- Born: August 16, 1950 (age 75) United States
- Occupation: Photographer
- Children: Tymara Kennedy, Jesse William Kennedy

= David Michael Kennedy =

American photographer

 David Michael Kennedy (born August 16, 1950) is a photographer living and working in New Mexico. His career spans more than 50 years and includes an 18-year stint in New York City where he was known as a specialist in photography for the advertising and music industries, producing album covers and editorial spreads for artists that include Muddy Waters, Bruce Springsteen, Loverboy, Blondie and Bob Dylan.
Although he has won numerous awards for his photography, he stated in early 2010 that he had not entered competitions since 1992.

In 1986 Kennedy moved to northern New Mexico and began documenting the Western landscape and Native American culture, and became involved in Native American causes.

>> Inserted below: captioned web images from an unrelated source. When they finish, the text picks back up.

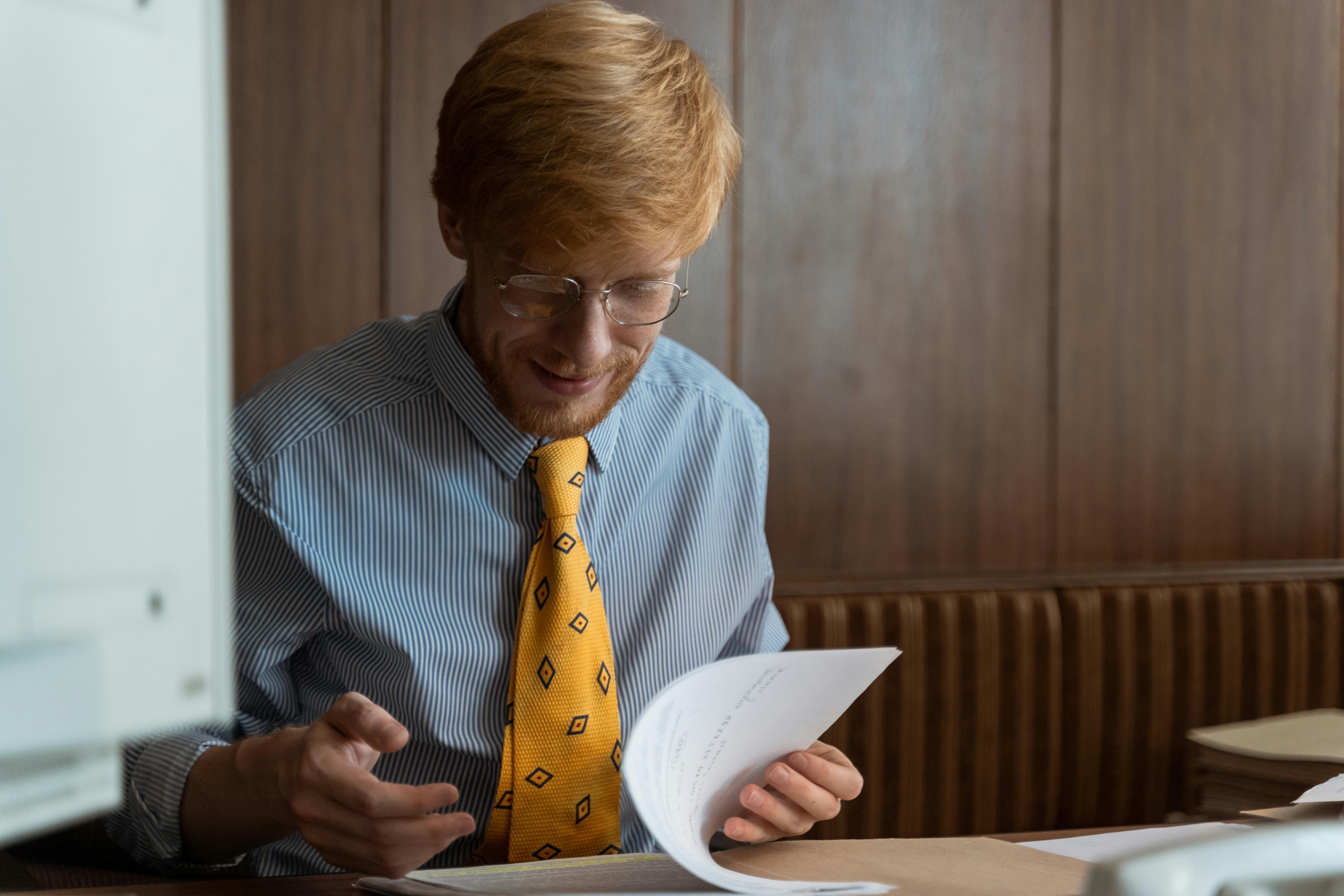 man in blue and white pinstripe dress shirt holding white ceramic bowl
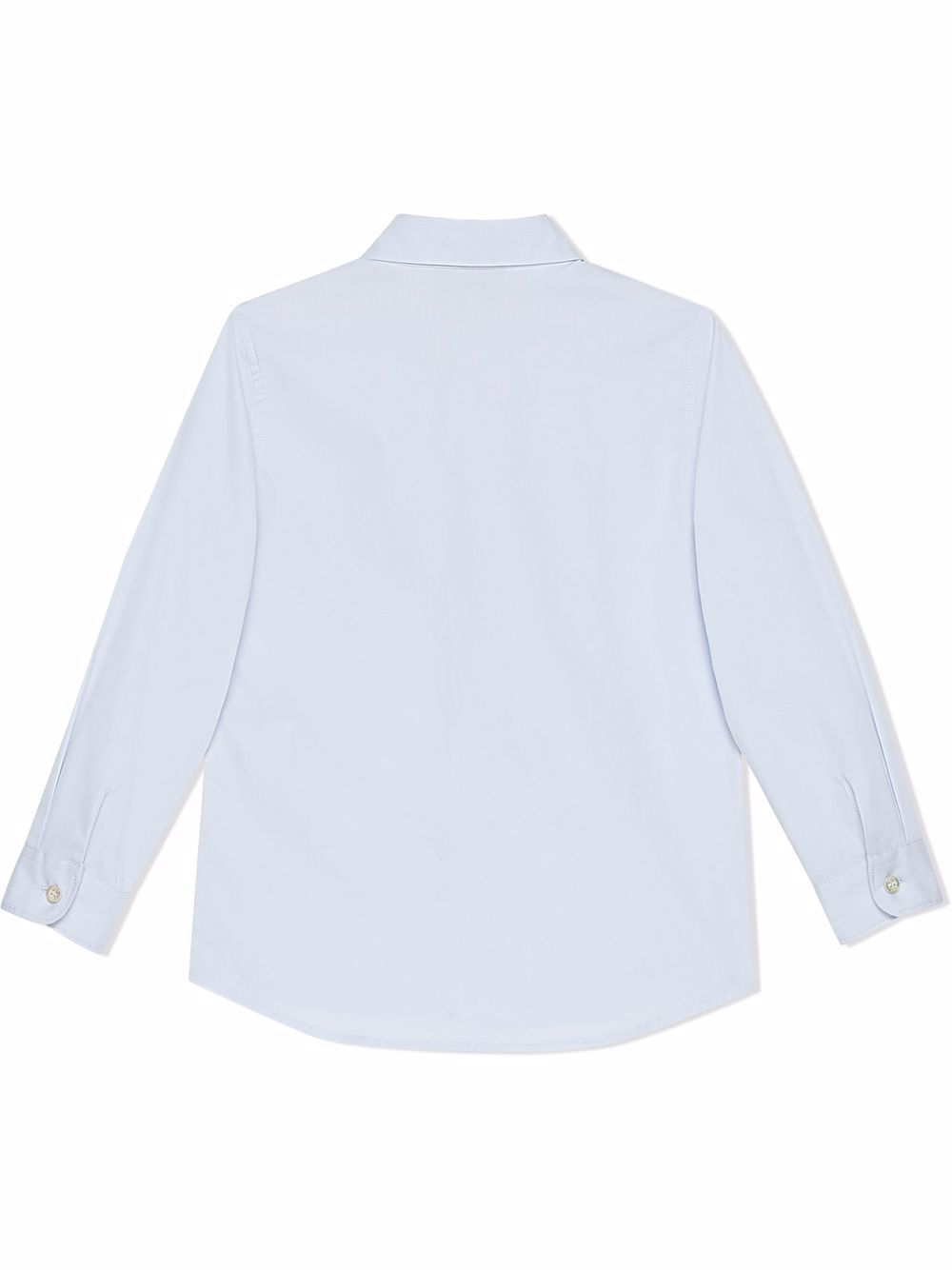 Shop Gucci Logo-embroidered Cotton Long-sleeve Shirt In Blue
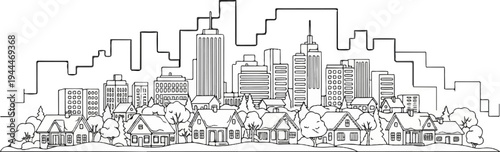 A city skyline with diverse buildings and residential homes below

His photographs of Native Americans and their culture have been exhibited worldwide, William Zimmer writes that "the respectful Indian pictures bring to light aspects of [Native American] culture that are often hidden".
Kennedy's works are held in many private and museum collections, including The National Portrait Gallery, The Smithsonian Institution, The New Mexico History Museum, The Wittliff Collections, The Southwestern & Mexican Photography Collection of Texas State University and The Harwood Museum of Taos, NM.